Gold leaf is gold that has been hammered into thin sheets (usually around 0.1 µm thick) by goldbeating and is often used for gilding. Gold leaf is available in a wide variety of karats and shades. The most commonly used gold is 22-karat yellow gold.

Gold leaf is a type of metal leaf, but the term is rarely used when referring to gold leaf. The term metal leaf is normally used for thin sheets of metal of any color that do not contain any real gold. Pure gold is 24 karat. Real, yellow gold leaf is approximately 91.7% pure (i.e. 22-karat) gold. 

Layering gold leaf over a surface is called gold leafing or gilding. Traditional water gilding is the most difficult and highly regarded form of gold leafing. It has remained virtually unchanged for hundreds of years and is still done by hand.

In art
Gold leaf is sometimes used in art in a "raw" state, without a gilding process. In cultures including the European Bronze Age it was used to wrap objects such as bullae simply by folding it tightly over, and the Classical group of gold lunulae are so thin, especially in the centre, that they might be classed as gold leaf.  It has been used in jewellery in various periods, often as small pieces hanging freely.

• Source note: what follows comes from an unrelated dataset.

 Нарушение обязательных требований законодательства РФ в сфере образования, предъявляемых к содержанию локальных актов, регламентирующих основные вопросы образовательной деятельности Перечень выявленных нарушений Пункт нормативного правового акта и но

Since the decline of gold ground painting at the end of the Middle Ages, gold leaf has been most popular and most common in its use as gilding material for decoration of art (including statues and Eastern Christian icons) or the picture frames that are often used to hold or decorate paintings, mixed media, small objects (including jewelry) and paper art. Gold glass is gold leaf held between two pieces of glass, and was used to decorate Ancient Roman vessels, where some of the gold was scraped off to form an image, as well as tesserae gold mosaics.  Gold-ground paintings, where the background of the figures was all in gold, was introduced in mosaics in later Early Christian art, and then used in icons and Western panel paintings until the late Middle Ages; all techniques use gold leaf. Gold leaf is also used in Buddhist art to decorate statues and symbols. Gold leafing can also be seen on domes in religious and public architecture. "Gold" frames made without leafing are also available for a considerably lower price, but traditionally some form of gold or metal leaf was preferred when possible and gold leafed (or silver leafed) moulding is still commonly available from many of the companies that produce commercially available moulding for use as picture frames.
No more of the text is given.